### Exercise
Return the passage below about subsea control equipment and stress joints in full, word for word.

(Selected extract)

The subsea control equipment may comprise at least two equivalent
control modules, such as electrical control modules. This may
provide a degree of redundancy, providing back-up in the event of
failure of compromise of one module.
One end, for example a lower end of the stress joint may be
configured for connection to subsea apparatus, such as an
intervention system. For example, one end of the stress joint may
be configured to be connected to an emergency disconnect package of
a subsea intervention system. In such an arrangement, in an
emergency disconnect situation, the stress joint may become
disconnected from the subsea apparatus, this disconnecting the
subsea apparatus from a surface vessel.
One end, for example an upper end of the stress joint may be
connected or connectable to a riser which extends to a surface
vessel.
One end, for example an upper end of the stress joint may be
configured to be arranged in fluid communication with a lubricator
stack and stuffing box, such as might be used to permit a wireline
or slickline to be inserted into and through the subsea system.

(End Selected extract)
(Excerpted records)

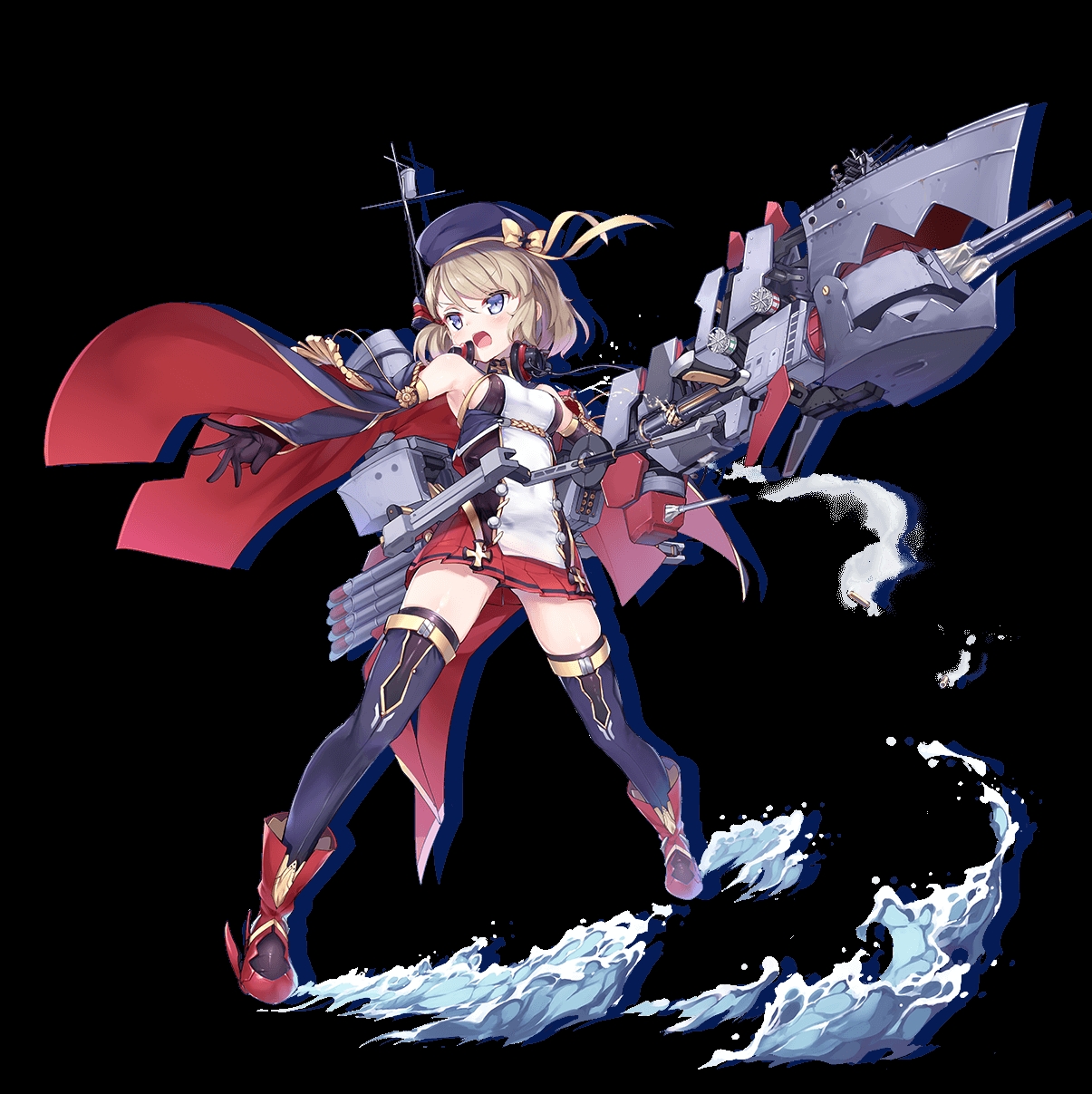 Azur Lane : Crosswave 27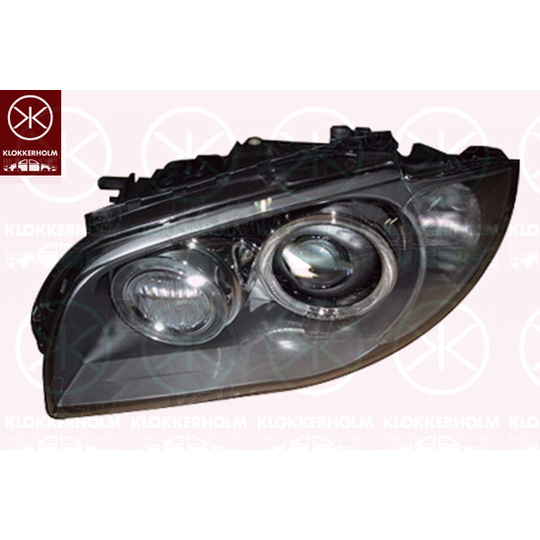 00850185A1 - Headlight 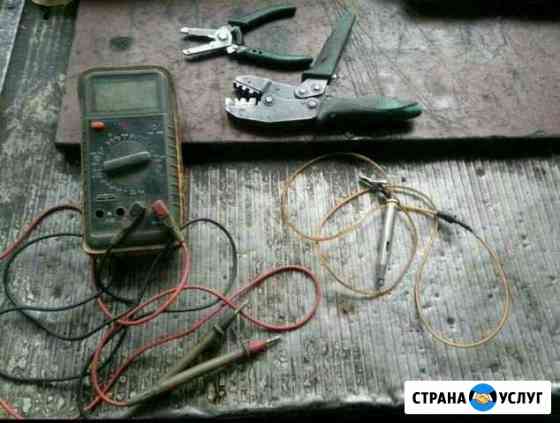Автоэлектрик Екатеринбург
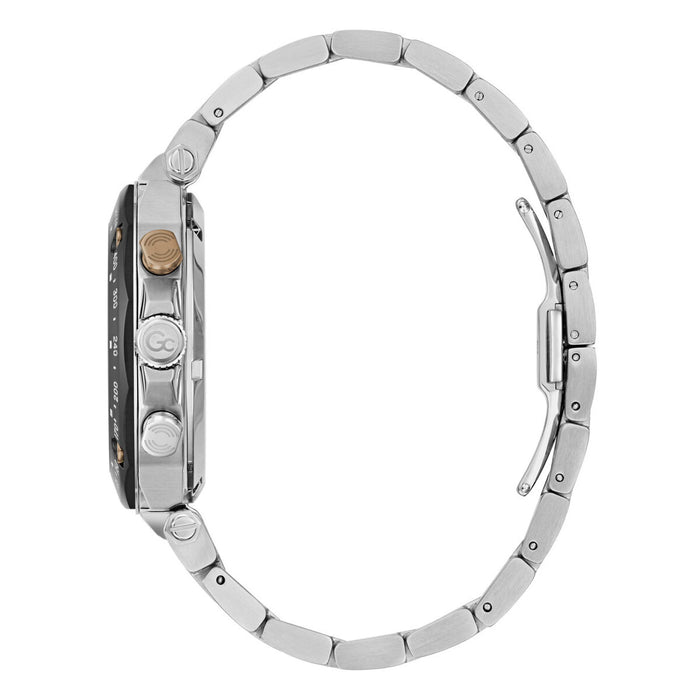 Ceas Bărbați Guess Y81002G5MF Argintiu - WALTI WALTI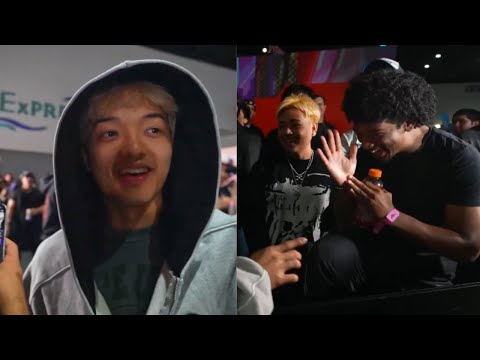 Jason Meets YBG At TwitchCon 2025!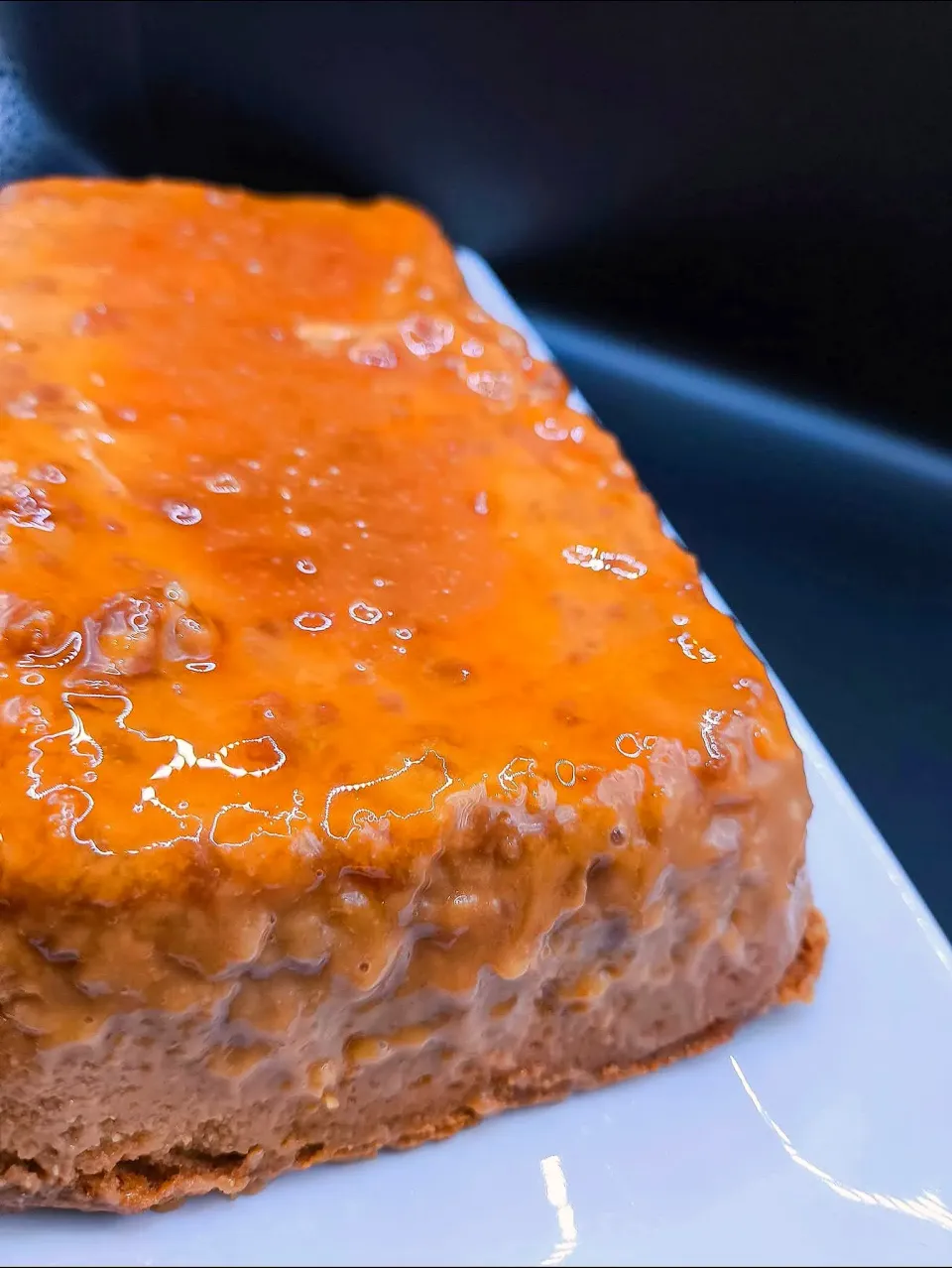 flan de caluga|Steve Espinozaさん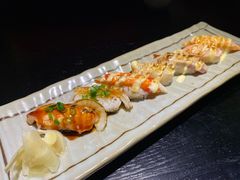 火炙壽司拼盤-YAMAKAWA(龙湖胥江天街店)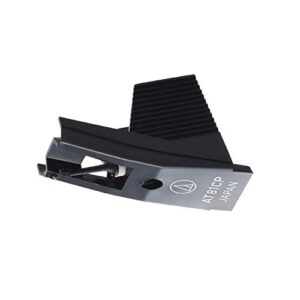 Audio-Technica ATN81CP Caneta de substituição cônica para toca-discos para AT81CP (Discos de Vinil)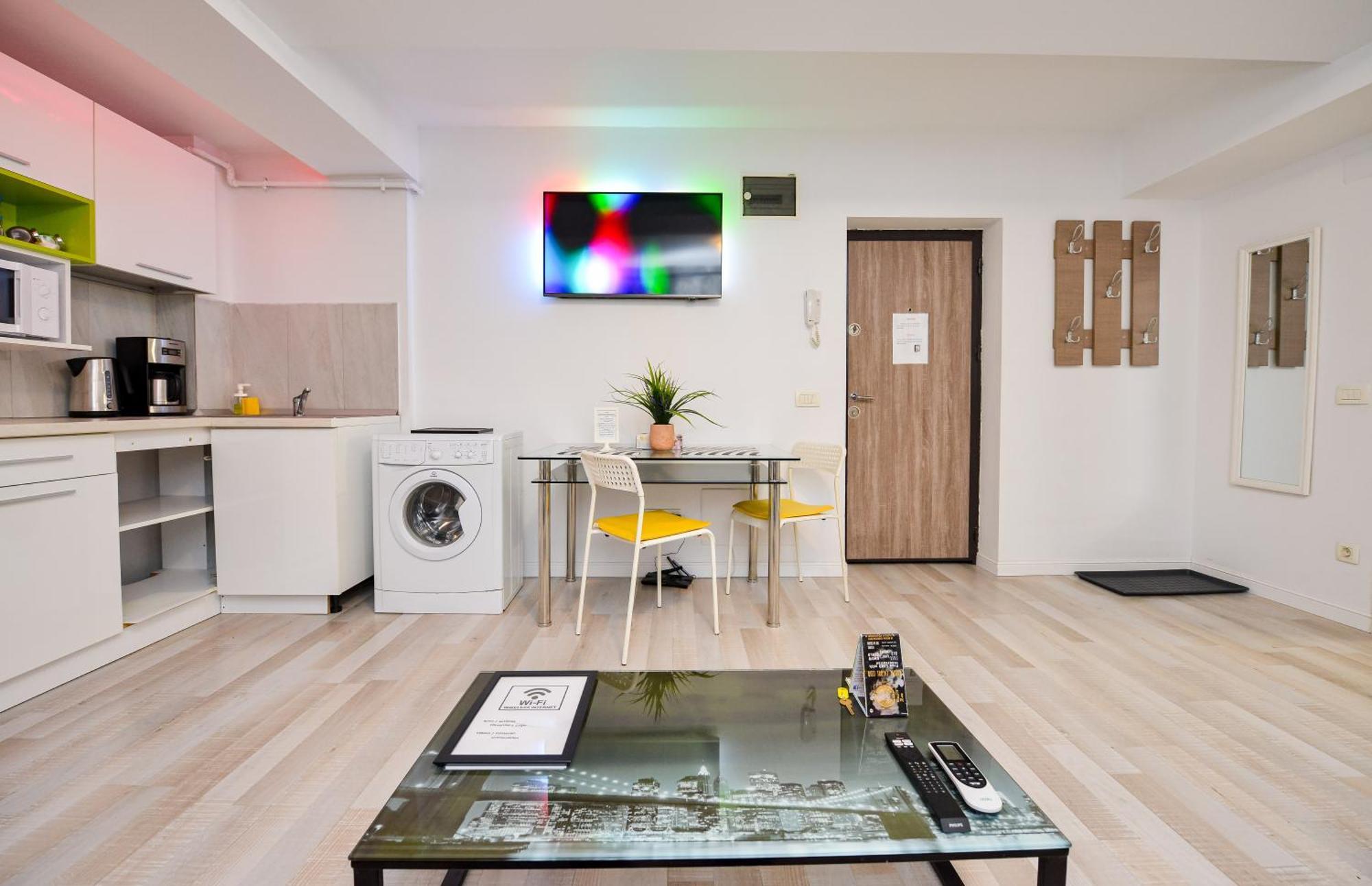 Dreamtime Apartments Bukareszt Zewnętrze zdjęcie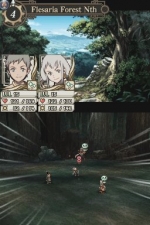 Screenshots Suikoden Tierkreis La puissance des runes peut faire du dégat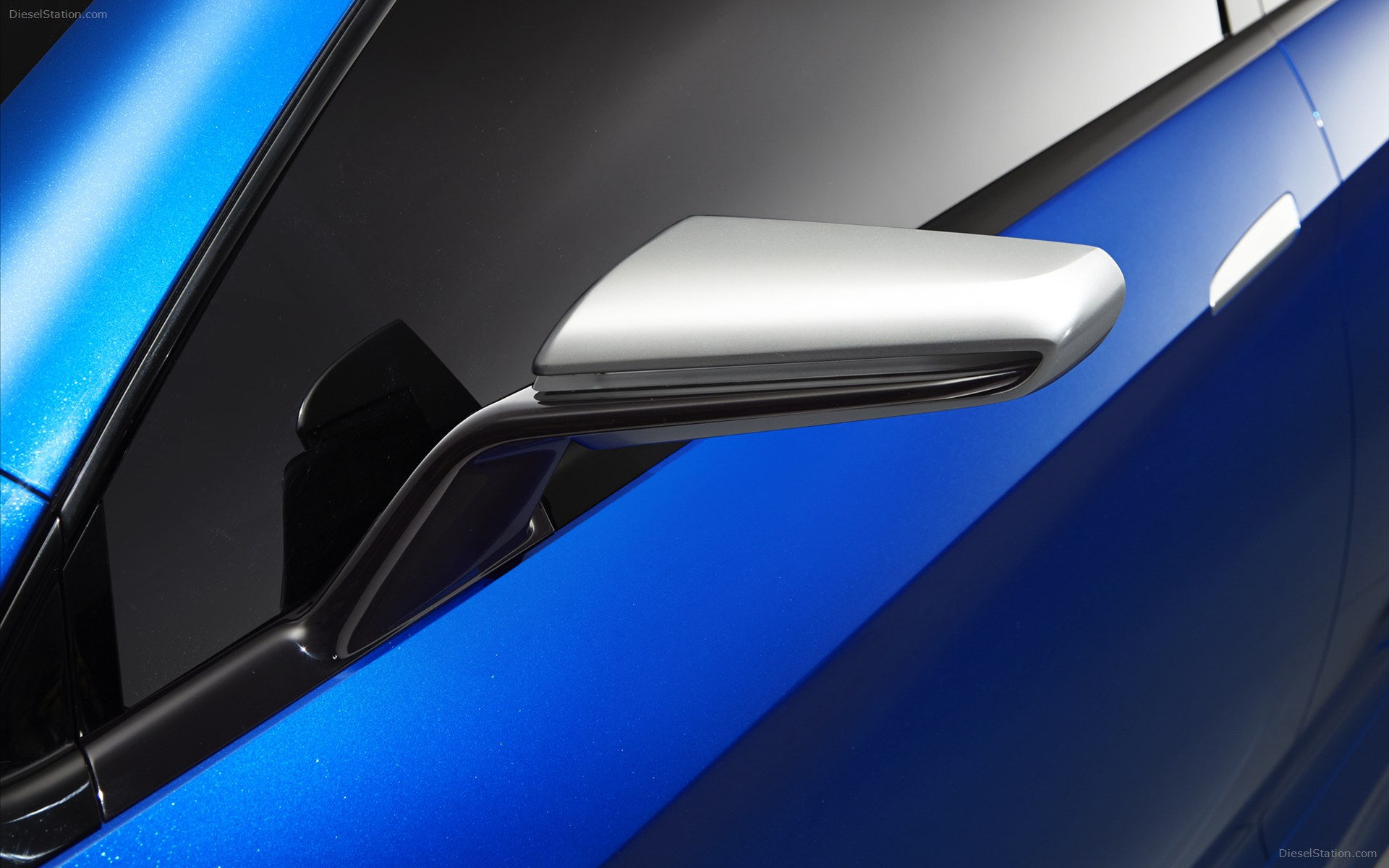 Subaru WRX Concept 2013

(End Excerpted records)

### Task response
The subsea control equipment may comprise at least two equivalent
control modules, such as electrical control modules. This may
provide a degree of redundancy, providing back-up in the event of
failure of compromise of one module.
One end, for example a lower end of the stress joint may be
configured for connection to subsea apparatus, such as an
intervention system. For example, one end of the stress joint may
be configured to be connected to an emergency disconnect package of
a subsea intervention system. In such an arrangement, in an
emergency disconnect situation, the stress joint may become
disconnected from the subsea apparatus, this disconnecting the
subsea apparatus from a surface vessel.
One end, for example an upper end of the stress joint may be
connected or connectable to a riser which extends to a surface
vessel.
One end, for example an upper end of the stress joint may be
configured to be arranged in fluid communication with a lubricator
stack and stuffing box, such as might be used to permit a wireline
or slickline to be inserted into and through the subsea system.